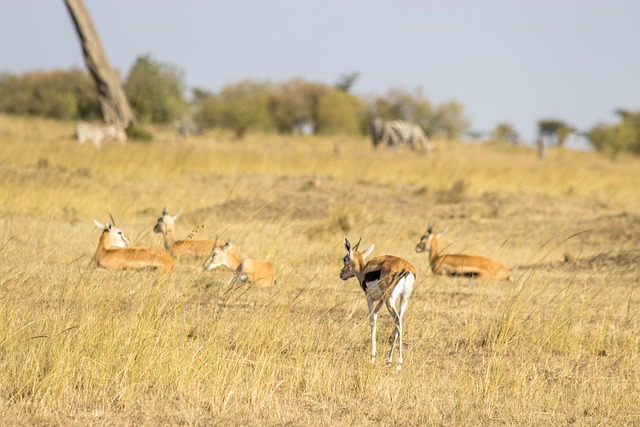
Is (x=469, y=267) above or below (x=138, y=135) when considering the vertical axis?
below

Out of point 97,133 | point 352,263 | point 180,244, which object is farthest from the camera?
point 97,133

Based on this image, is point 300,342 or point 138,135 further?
point 138,135

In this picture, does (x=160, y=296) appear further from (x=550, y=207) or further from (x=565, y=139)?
(x=565, y=139)

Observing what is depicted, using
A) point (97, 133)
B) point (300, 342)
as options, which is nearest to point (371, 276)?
point (300, 342)

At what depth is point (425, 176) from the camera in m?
21.2

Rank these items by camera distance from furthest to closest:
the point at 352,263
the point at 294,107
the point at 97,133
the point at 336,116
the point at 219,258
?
the point at 294,107, the point at 336,116, the point at 97,133, the point at 219,258, the point at 352,263

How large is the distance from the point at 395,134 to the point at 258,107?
16.7m

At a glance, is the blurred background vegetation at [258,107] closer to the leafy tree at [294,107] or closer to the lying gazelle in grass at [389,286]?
the leafy tree at [294,107]

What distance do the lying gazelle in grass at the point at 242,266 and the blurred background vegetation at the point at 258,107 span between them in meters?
36.3

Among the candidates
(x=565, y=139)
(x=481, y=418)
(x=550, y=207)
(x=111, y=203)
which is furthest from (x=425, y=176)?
(x=565, y=139)

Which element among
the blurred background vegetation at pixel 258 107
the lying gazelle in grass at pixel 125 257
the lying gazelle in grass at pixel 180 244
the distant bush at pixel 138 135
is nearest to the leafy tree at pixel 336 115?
the blurred background vegetation at pixel 258 107

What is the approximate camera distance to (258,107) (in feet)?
160

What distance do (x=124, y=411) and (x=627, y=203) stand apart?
52.5 ft

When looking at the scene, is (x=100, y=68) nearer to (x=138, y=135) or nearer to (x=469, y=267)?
(x=138, y=135)
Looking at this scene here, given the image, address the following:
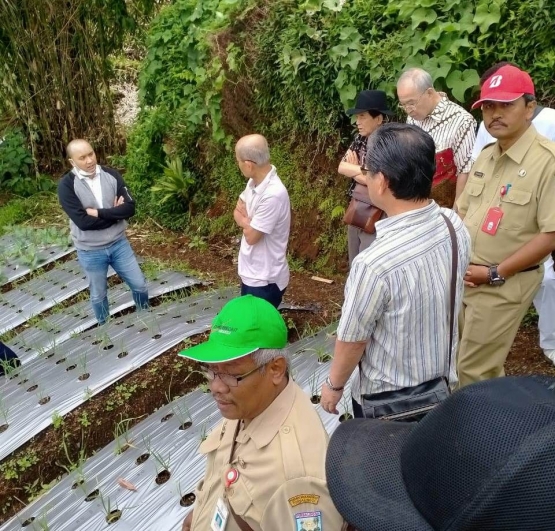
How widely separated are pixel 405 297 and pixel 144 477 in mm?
1705

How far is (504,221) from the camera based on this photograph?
2.38 metres

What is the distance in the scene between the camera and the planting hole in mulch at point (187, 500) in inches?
100.0

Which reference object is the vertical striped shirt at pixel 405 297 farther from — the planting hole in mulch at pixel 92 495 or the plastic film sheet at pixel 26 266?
the plastic film sheet at pixel 26 266

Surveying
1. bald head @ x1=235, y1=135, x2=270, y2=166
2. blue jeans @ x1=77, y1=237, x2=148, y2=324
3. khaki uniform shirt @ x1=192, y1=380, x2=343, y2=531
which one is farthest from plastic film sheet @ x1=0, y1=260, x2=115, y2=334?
khaki uniform shirt @ x1=192, y1=380, x2=343, y2=531

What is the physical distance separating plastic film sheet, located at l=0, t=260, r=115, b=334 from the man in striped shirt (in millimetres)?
3893

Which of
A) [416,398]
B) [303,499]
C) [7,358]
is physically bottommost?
[7,358]

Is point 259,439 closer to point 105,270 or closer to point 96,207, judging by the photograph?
point 96,207

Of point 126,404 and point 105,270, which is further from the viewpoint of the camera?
point 105,270

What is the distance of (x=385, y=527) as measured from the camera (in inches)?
42.3

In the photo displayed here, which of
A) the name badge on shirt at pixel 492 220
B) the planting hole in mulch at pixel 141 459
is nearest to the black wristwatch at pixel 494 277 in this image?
the name badge on shirt at pixel 492 220

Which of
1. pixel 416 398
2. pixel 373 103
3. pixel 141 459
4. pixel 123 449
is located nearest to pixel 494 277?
pixel 416 398

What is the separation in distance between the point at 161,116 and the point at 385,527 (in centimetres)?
646

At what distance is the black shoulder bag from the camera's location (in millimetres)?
1839

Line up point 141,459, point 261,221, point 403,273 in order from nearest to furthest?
point 403,273 < point 141,459 < point 261,221
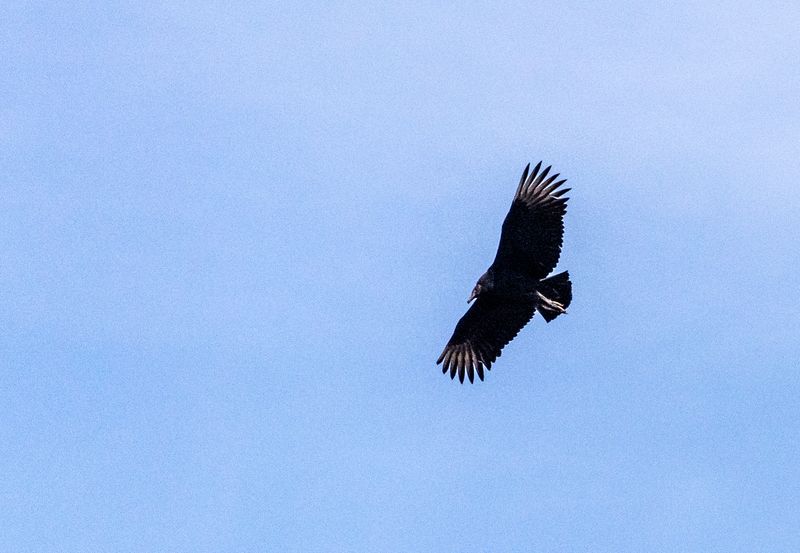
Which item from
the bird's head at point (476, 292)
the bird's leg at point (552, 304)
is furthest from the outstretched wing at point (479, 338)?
the bird's leg at point (552, 304)

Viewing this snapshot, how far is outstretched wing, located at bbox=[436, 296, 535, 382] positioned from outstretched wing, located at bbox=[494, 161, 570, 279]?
4.45ft

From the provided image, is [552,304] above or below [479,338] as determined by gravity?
below

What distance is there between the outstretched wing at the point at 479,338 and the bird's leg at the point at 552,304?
1.02 metres

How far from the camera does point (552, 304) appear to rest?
2573 cm

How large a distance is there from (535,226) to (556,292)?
1133 millimetres

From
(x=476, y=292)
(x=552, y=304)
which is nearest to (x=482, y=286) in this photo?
(x=476, y=292)

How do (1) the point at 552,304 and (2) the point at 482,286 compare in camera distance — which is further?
(2) the point at 482,286

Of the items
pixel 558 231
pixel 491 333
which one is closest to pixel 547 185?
pixel 558 231

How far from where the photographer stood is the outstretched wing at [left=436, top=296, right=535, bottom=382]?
26859mm

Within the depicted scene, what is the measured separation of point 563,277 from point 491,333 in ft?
6.85

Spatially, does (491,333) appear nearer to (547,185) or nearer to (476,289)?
(476,289)

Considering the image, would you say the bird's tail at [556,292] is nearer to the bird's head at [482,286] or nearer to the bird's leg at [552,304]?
the bird's leg at [552,304]

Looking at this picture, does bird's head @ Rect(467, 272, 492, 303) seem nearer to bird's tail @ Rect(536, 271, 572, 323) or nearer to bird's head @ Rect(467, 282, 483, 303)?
bird's head @ Rect(467, 282, 483, 303)

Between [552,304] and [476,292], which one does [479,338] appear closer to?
[476,292]
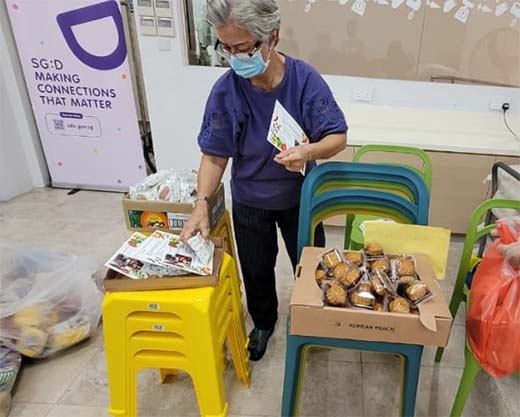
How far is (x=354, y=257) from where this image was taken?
1.11 m

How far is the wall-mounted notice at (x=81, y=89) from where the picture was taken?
8.41ft

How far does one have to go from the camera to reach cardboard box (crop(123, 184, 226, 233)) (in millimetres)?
1380

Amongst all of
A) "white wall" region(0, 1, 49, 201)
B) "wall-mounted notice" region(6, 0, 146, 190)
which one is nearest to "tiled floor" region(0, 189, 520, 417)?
"wall-mounted notice" region(6, 0, 146, 190)

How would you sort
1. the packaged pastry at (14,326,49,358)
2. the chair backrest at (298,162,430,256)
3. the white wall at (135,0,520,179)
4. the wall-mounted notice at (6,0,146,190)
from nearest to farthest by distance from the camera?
1. the chair backrest at (298,162,430,256)
2. the packaged pastry at (14,326,49,358)
3. the white wall at (135,0,520,179)
4. the wall-mounted notice at (6,0,146,190)

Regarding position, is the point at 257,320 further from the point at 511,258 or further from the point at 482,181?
the point at 482,181

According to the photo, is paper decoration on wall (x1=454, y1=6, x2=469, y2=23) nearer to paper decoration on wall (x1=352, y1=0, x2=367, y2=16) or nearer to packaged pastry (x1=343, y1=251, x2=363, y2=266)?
paper decoration on wall (x1=352, y1=0, x2=367, y2=16)

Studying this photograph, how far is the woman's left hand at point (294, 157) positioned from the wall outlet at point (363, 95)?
5.11 ft

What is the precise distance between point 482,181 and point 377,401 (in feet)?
4.54

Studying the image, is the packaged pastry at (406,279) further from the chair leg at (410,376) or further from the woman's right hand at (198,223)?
the woman's right hand at (198,223)

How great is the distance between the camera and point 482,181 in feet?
7.11

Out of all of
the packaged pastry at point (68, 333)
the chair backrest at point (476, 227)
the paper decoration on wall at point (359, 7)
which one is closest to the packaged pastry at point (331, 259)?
the chair backrest at point (476, 227)

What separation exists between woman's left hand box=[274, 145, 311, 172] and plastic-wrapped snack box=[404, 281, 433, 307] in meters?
0.42

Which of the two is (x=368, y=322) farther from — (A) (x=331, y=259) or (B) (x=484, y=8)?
(B) (x=484, y=8)

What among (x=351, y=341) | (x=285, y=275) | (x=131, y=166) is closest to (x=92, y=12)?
(x=131, y=166)
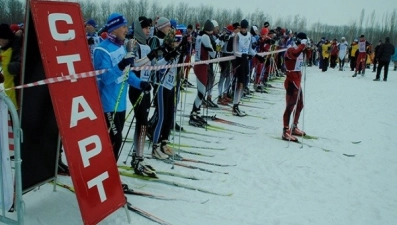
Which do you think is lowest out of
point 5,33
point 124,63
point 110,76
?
point 110,76

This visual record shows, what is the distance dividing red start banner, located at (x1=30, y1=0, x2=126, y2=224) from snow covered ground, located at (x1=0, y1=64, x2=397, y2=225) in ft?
1.74

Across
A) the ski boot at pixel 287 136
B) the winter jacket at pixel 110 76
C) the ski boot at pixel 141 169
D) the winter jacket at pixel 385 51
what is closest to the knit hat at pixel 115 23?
the winter jacket at pixel 110 76

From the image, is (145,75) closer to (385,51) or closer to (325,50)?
(385,51)

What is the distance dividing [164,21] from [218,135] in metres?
2.65

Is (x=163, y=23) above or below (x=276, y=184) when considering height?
above

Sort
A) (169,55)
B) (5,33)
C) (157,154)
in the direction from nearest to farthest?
(5,33)
(169,55)
(157,154)

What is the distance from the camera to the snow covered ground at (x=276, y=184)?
3592 millimetres

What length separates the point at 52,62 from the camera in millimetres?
2658

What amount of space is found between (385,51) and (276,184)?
1487 cm

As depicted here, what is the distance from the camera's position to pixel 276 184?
4590mm

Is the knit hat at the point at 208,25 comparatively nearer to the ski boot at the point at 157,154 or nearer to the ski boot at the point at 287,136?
the ski boot at the point at 287,136

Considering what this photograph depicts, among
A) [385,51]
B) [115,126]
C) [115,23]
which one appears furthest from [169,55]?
[385,51]

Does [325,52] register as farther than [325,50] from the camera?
Yes

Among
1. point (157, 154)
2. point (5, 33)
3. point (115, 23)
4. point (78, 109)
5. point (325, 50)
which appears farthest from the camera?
point (325, 50)
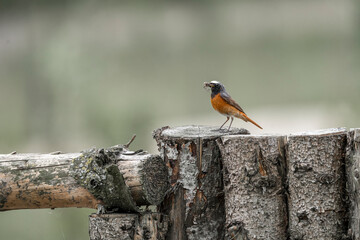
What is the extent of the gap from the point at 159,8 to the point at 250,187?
520cm

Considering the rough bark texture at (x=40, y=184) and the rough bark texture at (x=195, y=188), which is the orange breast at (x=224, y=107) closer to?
the rough bark texture at (x=195, y=188)

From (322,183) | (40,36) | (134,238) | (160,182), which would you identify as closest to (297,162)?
(322,183)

_Required task:_
Exactly repeat every line from the line that includes "As depicted here, what" to the end of the listing, and nothing else, leaving pictures out.

_Response to this exercise:_
As depicted here, what is the distance from the camera's position to pixel 276 184?
4590mm

Is the knit hat at the point at 208,25 comparatively nearer to the ski boot at the point at 157,154 or nearer to the ski boot at the point at 287,136?
the ski boot at the point at 287,136

Considering what this photograph depicts, among
A) [385,51]
B) [115,126]
C) [115,23]
which one appears furthest from [169,55]?
[385,51]

Does [325,52] register as farther than [325,50] from the camera?
Yes

Among
1. point (157, 154)
2. point (5, 33)
3. point (115, 23)
4. point (78, 109)
5. point (325, 50)
which appears farthest from the camera?
point (325, 50)
What is the extent of the gap from the point at 159,8 to the point at 250,187?
520cm

Considering the rough bark texture at (x=40, y=184) and the rough bark texture at (x=195, y=188), which is the orange breast at (x=224, y=107) closer to?
the rough bark texture at (x=195, y=188)

From (322,183) | (40,36) | (134,238) | (160,182), which would you identify as closest to (297,162)?
(322,183)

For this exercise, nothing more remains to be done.